*** Opening of Task data ***
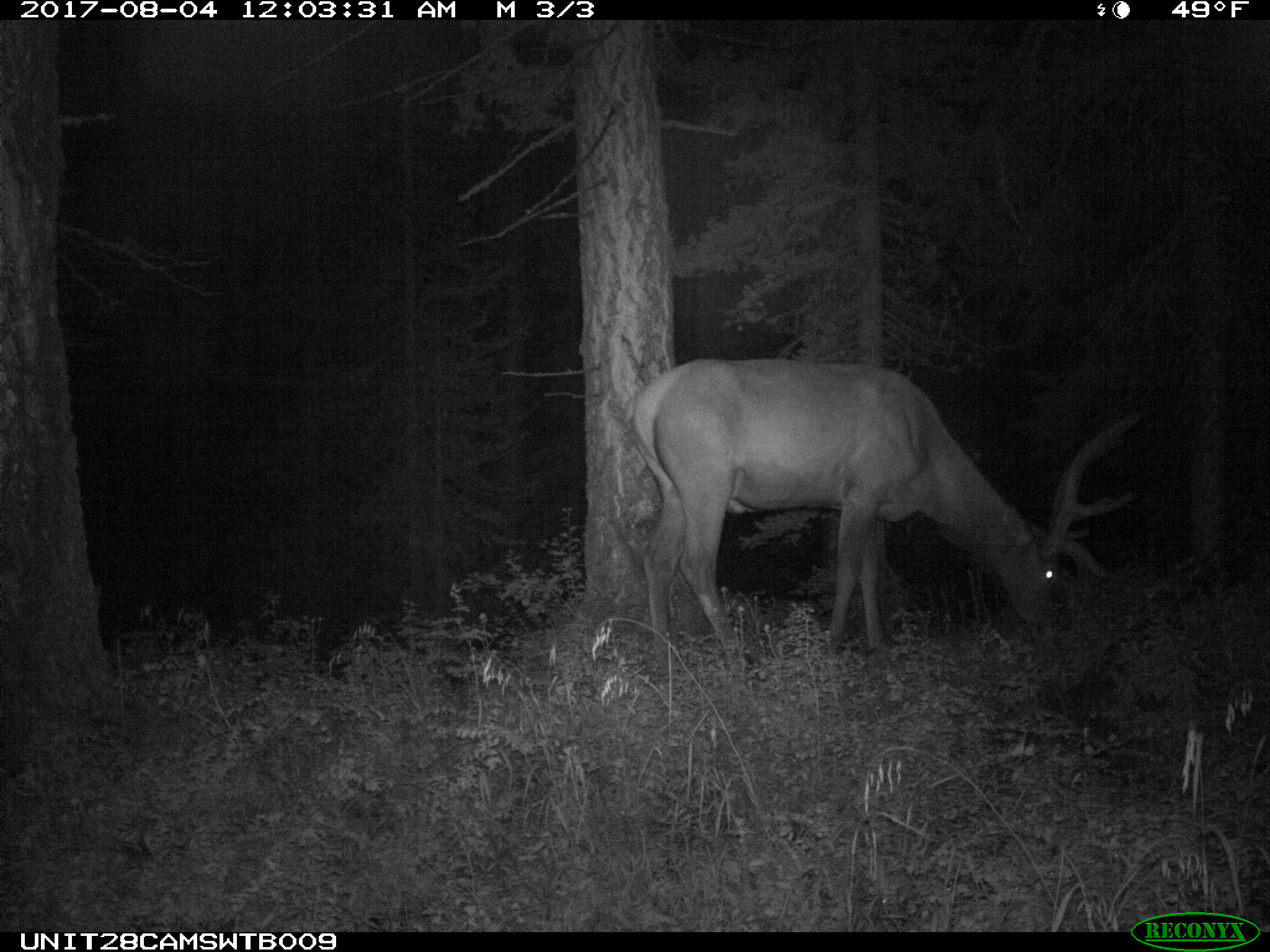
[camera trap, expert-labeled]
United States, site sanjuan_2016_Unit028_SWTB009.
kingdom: Animalia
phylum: Chordata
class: Mammalia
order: Artiodactyla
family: Cervidae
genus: Cervus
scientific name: Cervus elaphus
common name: red deer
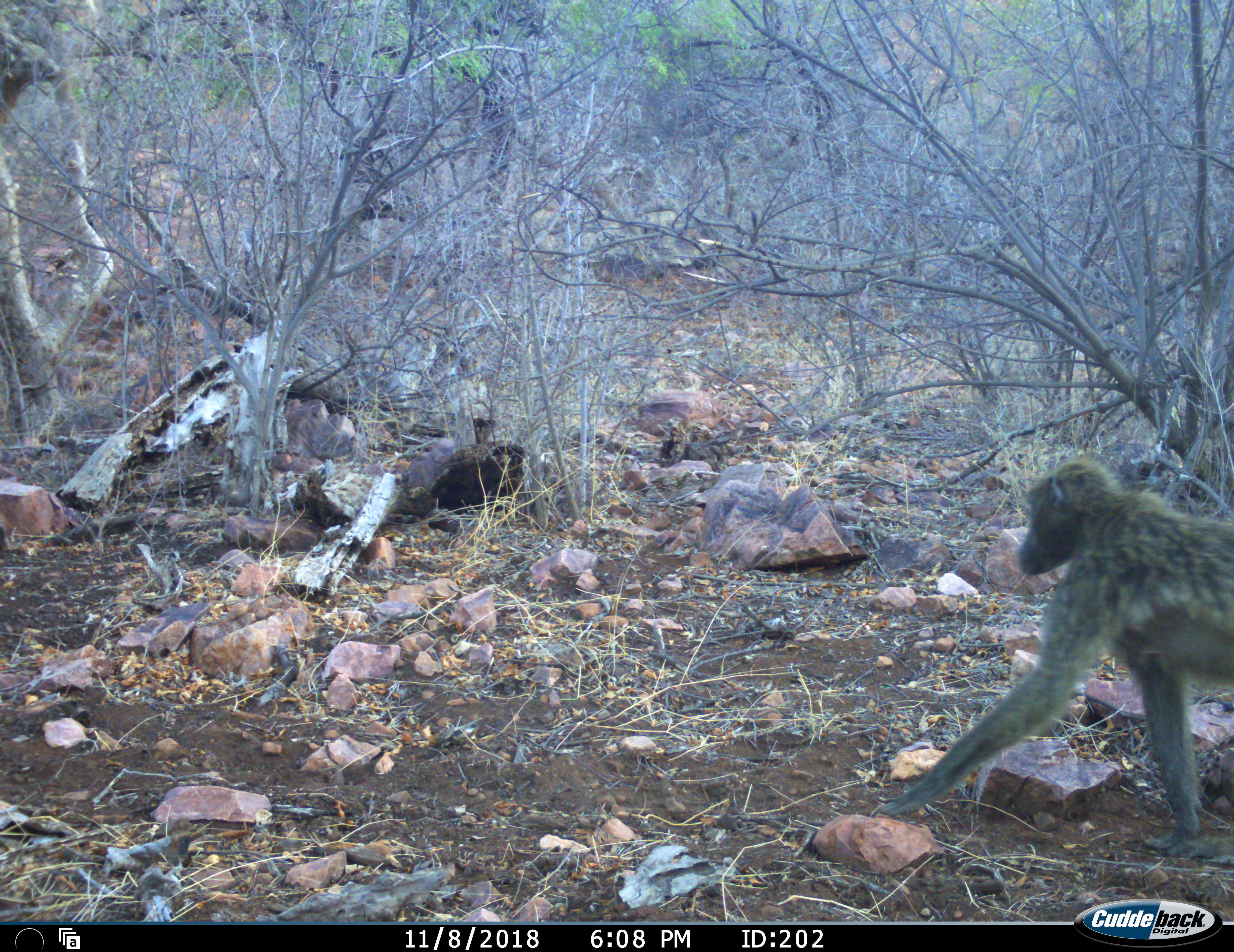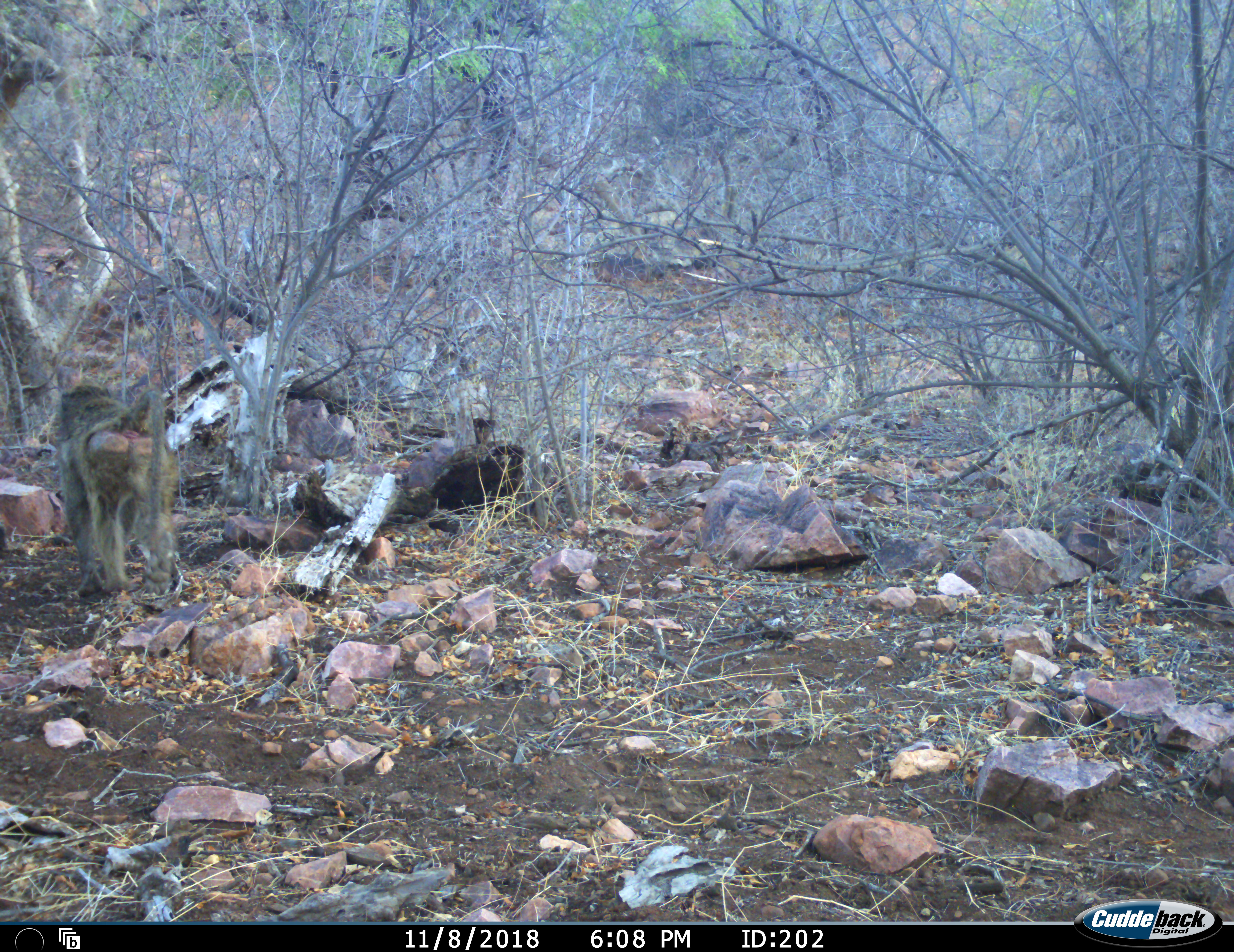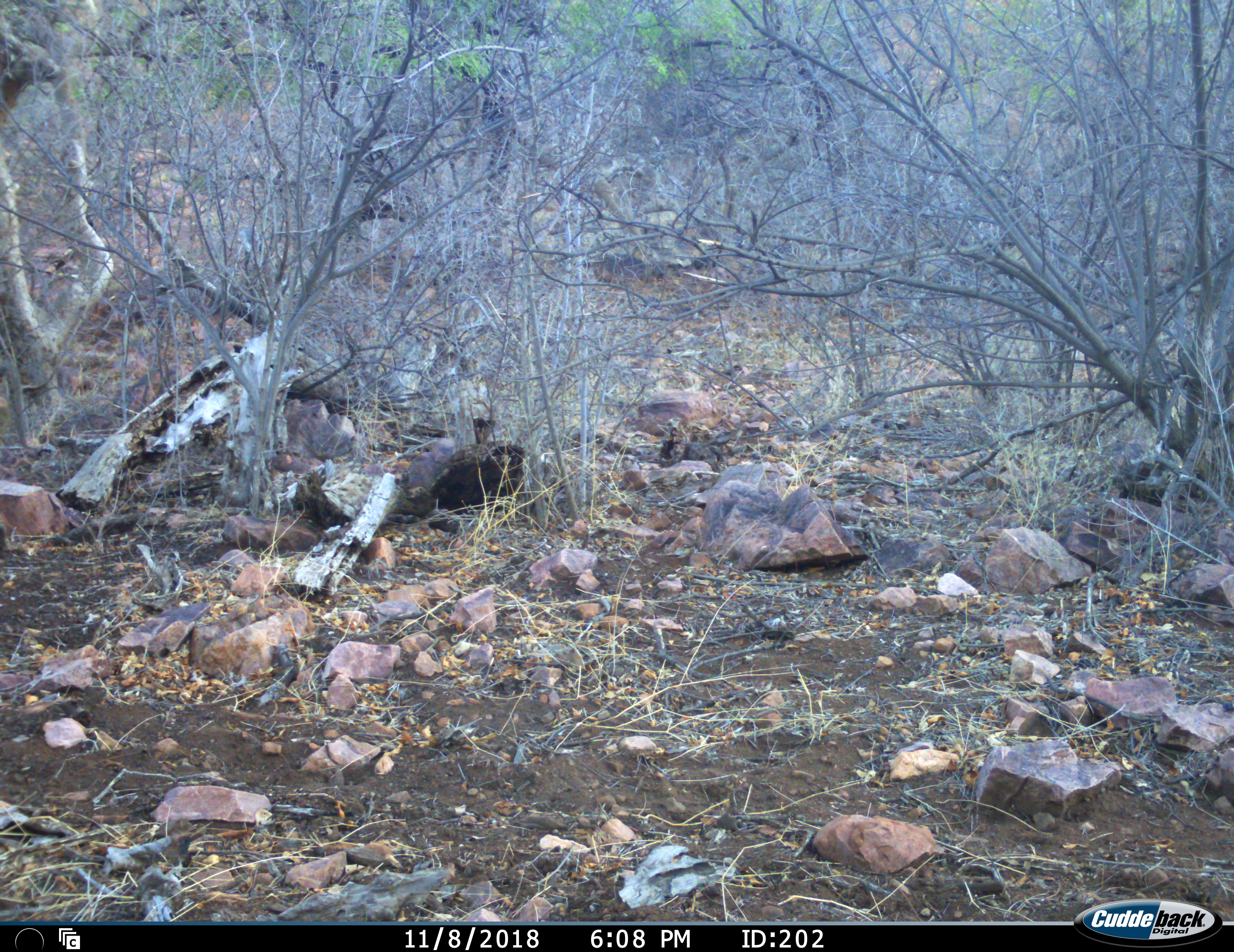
*** Close of Task data ***
Give the material above again exactly as it stands, minus any images.

[camera trap, expert-labeled]
United States, site sanjuan_2016_Unit028_SWTB009.
kingdom: Animalia
phylum: Chordata
class: Mammalia
order: Artiodactyla
family: Cervidae
genus: Cervus
scientific name: Cervus elaphus
common name: red deer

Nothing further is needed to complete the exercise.